__GIVEN INFORMATION__:
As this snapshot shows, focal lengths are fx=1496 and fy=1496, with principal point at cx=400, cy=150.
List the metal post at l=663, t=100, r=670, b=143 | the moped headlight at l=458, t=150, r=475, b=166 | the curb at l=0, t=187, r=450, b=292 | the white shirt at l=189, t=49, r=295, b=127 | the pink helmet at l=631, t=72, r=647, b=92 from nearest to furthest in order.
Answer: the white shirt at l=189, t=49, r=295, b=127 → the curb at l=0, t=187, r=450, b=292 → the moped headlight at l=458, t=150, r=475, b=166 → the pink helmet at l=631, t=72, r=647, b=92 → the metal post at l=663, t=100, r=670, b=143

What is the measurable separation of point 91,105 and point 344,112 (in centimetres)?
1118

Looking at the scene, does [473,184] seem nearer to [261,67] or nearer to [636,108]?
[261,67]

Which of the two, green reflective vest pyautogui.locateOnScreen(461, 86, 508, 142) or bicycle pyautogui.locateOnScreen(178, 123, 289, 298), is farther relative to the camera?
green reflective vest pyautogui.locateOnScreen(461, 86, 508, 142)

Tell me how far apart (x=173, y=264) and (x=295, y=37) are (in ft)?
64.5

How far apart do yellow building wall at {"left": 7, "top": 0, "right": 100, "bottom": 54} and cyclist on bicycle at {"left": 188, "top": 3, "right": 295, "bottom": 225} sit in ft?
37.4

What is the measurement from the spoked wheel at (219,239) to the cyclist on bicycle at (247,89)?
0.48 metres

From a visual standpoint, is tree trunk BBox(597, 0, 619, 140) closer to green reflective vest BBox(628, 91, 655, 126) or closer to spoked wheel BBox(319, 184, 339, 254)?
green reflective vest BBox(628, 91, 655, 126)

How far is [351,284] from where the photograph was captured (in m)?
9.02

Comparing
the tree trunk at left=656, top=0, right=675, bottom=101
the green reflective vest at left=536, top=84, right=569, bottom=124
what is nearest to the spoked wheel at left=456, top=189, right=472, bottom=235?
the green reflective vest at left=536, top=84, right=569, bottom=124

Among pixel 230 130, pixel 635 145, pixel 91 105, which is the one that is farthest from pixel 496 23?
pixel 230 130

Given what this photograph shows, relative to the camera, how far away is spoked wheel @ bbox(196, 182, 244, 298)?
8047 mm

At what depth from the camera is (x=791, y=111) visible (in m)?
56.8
* * *
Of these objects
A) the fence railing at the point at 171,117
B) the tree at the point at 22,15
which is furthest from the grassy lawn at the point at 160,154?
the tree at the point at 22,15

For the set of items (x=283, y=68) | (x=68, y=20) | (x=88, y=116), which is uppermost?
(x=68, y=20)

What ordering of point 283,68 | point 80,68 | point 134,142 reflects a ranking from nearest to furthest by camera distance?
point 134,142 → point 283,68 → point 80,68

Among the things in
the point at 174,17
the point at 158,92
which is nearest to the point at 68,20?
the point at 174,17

__WHAT TO DO__: Count how many lines in the listing above contain the string "pink", treating case as significant. Reply with the number alone.

__EXERCISE ANSWER__: 2